At the Habsburg fin de siècle, one certainly encounters a range of body types that are wilfully and consistently marginalised from dominant discourses, thereby safeguarding the putative ‘normality’ of certain forms of military, bourgeois and public masculinities. The deviant bodies are often marked by their racial difference and, as we have seen, the Jewish male body stands as an exemplar of the dissidence of ‘non-German’ masculinities. Like Kafka’s huge (baby-)father in the Das Urteil, the upright male body of the empowered Austro-German hegemon is a highly discursive graphism (an emptied ‘shape’ or shell) that can expand itself to cover an inordinate amount of cultural space and, like the Kaiser-figure in Heinrich Mann’s ironic novel Der Untertan, that hegemonic graphism is empty, unfettered by deviant ‘character’ and has ‘no limits on [its] extension out into the world’ despite (perhaps because of) its fleshly physicality.
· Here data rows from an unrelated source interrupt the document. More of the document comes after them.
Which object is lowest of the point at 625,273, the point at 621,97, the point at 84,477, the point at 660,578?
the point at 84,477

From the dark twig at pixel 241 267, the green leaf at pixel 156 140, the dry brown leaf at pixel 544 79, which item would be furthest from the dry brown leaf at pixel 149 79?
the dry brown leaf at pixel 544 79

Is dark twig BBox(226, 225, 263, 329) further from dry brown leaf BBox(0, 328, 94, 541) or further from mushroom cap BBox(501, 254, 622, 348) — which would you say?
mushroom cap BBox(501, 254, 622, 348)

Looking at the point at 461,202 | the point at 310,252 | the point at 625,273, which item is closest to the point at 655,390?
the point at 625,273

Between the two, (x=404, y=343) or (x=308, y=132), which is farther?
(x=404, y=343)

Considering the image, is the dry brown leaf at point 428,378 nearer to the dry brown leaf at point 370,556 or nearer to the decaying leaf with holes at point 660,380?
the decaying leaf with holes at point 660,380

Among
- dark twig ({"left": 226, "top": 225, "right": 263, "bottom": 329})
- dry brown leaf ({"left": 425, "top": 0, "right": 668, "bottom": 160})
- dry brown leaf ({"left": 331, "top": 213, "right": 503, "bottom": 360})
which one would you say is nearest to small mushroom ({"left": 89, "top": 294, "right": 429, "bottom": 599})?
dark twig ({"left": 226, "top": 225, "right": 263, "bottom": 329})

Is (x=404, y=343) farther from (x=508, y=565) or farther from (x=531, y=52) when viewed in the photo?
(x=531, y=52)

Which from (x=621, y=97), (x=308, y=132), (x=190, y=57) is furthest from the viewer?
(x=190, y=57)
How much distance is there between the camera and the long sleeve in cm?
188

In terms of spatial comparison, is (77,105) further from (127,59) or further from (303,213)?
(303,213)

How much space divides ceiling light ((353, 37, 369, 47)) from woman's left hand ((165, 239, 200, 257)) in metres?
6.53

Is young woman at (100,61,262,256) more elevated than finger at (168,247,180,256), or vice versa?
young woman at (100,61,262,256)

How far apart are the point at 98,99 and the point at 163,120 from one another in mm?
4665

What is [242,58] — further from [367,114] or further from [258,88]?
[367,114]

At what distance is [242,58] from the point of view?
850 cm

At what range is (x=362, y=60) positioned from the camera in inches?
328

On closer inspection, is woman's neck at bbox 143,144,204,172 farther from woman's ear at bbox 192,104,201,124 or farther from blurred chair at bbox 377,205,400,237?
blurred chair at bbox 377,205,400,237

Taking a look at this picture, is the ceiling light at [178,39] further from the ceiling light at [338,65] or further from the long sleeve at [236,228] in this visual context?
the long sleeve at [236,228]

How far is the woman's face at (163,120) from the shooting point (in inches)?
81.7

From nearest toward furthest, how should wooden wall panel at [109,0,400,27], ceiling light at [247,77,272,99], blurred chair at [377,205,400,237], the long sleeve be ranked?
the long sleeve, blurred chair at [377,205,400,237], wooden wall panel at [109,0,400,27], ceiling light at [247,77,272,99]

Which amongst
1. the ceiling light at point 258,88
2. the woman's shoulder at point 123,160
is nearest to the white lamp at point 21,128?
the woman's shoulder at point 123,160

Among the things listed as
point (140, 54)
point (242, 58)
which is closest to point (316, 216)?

To use Deleuze and Guattari’s term, it is a completely deterritorialized body. For the Jewish body, conversely, it is the perception of its very particularly embodied ‘character’ (its thin, spindly awkwardness) that marks it as an impediment to the experience of and pleasuring in cultural space. As we shall see, the anxiety about space finds particularly powerful expression in German-Jewish literature from the period and has been linked by Deleuze and Guattari to Kafka’s notion of a ‘minor literature’. The attempt to disrupt that impediment, the strategic dislocation of the body (as a kind of internalised flesh(l)y ghetto) from Jewish male creativity, a strategy followed with zeal by Mahler, Kafka, Brod, Werfel, Buber and other German-Jewish intellectuals from the long fin de siècle, is a crucially assimilationist project, and one which, as we shall see, finds resonance in Kafka’s view of writing and Mahler’s view of composing.